::: 文書の抜粋

目やにが多い原因は?目やにの状態から考えられる病気の可能性を医師が解説
目の周りにあらわれる白っぽいものを、目やにと呼ぶのはご存知でしょう。目やには「眼脂(がんし)」とも呼ばれており、さらっとしたものやねっとりとしたもの、クリーム状のものなどいろいろな状態があります。
この記事では、そんな目やにが多くなる原因や、目やにの状態から考えられる病気について紹介していきます。
目やにの役割と目やにが多い原因について
そもそも目やにって何?
目やには、垢のような生理的分泌物と言われ、老廃物や目に入った異物を包んで外に出す働きをします。
老廃物とは、代謝によって角膜(目の表面にある膜)や結膜(まぶたの内面と白目の全面を覆っている膜)からはがれた古い細胞などを指します。
目覚めた時に目やにが出るのはなぜ?
起きているときはまばたきをすることで、目に入った異物や老廃物を涙と共に鼻腔へと流しています。
しかし、眠っている間はまばたきをしないため目頭や目尻に老廃物がたまり、目覚めた時に目やにがついている状態になります。
目やにが多い原因
通常の目やには、起きた時に目頭や目尻に少量みられる程度です。前述の通り、目やには異物や老廃物を排出するために必要なので、少量であれば代謝活動が正常に働いている証です。
目やにが多い場合は細菌が原因かも
しかし、目やにが通常より多い場合、細菌やウイルスの感染またはアレルギーが原因である可能性が高いです。
この場合の目やには目の炎症反応でつくられているため、細菌やウイルス、細菌と戦った白血球が含まれています。
要注意!目やにの状態によっては病気の可能性も
炎症反応による目やには、その状態を見て原因を予測することができます。

::::::
::: 項目一覧

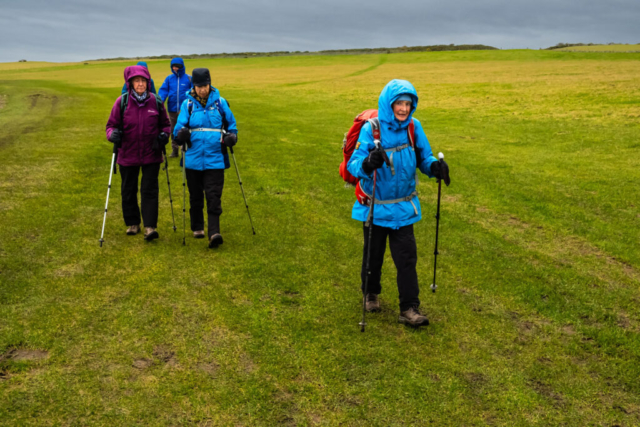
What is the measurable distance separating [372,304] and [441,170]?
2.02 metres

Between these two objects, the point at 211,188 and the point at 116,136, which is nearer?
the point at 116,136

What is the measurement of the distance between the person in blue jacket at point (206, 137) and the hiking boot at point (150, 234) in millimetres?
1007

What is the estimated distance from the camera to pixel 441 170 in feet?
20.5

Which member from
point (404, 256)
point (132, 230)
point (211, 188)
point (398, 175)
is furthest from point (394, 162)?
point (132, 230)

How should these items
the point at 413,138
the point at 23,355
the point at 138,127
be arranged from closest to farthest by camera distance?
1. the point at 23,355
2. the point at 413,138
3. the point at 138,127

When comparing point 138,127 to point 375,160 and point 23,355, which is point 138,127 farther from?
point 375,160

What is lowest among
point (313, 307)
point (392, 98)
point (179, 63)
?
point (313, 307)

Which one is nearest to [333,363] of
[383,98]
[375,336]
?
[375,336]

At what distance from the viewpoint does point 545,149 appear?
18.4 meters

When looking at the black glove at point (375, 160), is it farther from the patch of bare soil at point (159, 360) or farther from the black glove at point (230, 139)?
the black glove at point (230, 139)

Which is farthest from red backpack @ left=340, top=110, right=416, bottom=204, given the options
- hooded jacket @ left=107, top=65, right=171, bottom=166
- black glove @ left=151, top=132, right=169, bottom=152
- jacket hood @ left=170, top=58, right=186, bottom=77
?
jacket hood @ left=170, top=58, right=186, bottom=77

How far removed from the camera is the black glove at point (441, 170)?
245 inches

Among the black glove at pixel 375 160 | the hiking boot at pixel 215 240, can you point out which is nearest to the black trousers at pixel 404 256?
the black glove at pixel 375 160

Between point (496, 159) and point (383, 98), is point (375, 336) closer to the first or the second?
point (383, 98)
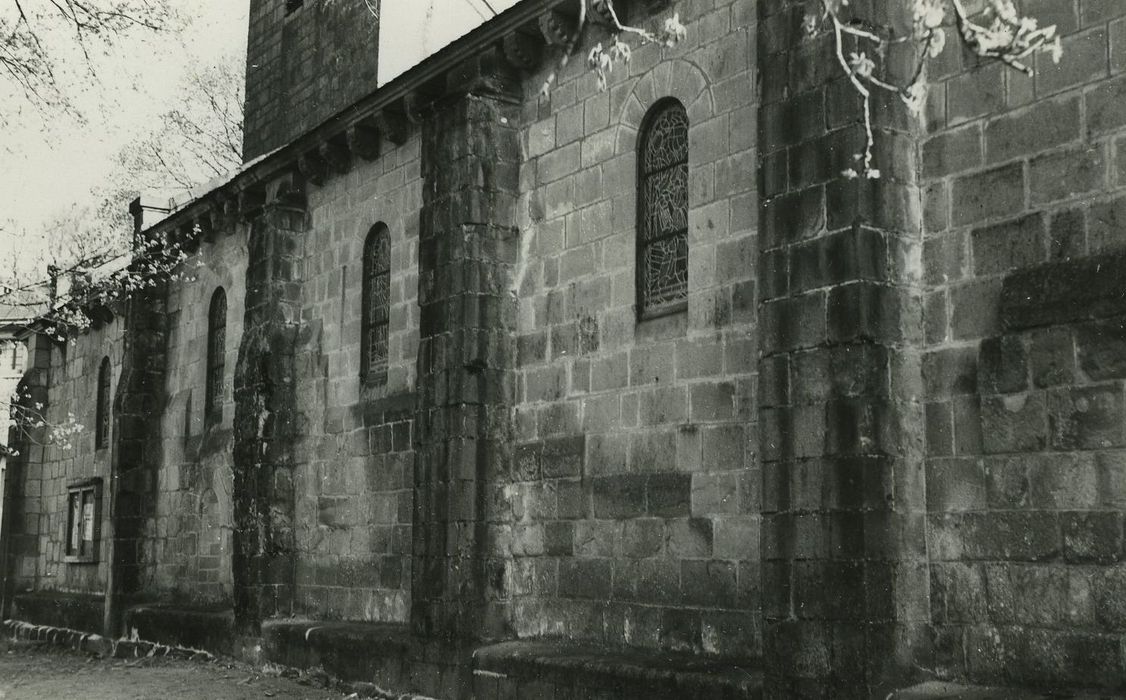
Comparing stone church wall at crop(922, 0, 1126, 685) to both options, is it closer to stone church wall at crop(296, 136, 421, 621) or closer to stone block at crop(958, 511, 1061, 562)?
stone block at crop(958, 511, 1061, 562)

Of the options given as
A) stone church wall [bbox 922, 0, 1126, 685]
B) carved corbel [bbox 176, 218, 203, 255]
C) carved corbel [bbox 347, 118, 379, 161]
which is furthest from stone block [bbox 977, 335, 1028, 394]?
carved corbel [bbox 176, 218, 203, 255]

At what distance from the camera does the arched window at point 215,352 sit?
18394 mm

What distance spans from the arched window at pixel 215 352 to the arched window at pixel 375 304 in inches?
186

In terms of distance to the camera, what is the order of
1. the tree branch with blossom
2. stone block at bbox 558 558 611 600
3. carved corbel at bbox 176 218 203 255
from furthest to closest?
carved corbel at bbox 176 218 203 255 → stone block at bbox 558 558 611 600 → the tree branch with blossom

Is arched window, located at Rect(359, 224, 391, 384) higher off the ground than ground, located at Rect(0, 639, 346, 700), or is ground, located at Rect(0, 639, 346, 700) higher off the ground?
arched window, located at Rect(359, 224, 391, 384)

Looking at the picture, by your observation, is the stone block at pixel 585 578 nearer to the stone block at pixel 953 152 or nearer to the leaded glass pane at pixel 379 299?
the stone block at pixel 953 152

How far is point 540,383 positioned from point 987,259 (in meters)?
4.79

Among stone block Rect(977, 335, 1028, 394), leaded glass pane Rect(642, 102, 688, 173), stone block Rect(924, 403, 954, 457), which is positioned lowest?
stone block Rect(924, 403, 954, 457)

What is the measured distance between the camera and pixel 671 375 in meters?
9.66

::::::

取り組む課題 –
1 > 文書の抜粋にある「しかし、眠っている間はまばたきをしないため目頭や目尻に老廃物がたまり、目覚めた時に目やにがついている状態になります。」という一文を英語に訳してください。
2 > 次の(a)〜(c)が文書の抜粋の内容と合っているかどうかを、それぞれ「はい」か「いいえ」で答え、判断の根拠となる本文の言葉をそのまま引用してください。
(a) 目やには「眼脂」とも呼ばれる。
(b) 起きているときは、目に入った異物や老廃物を涙と共に口へと流している。
(c) 目やにが少量であれば、代謝活動が正常に働いている証である。
上の項目は文書の抜粋の内容とは関係がありません。

解答 –
1 > However, because we do not blink while asleep, waste matter collects at the inner and outer corners of the eyes, leaving eye discharge when we wake up.

2 >
(a) はい:「目やには「眼脂(がんし)」とも呼ばれており」
(b) いいえ:「目に入った異物や老廃物を涙と共に鼻腔へと流しています」
(c) はい:「少量であれば代謝活動が正常に働いている証です」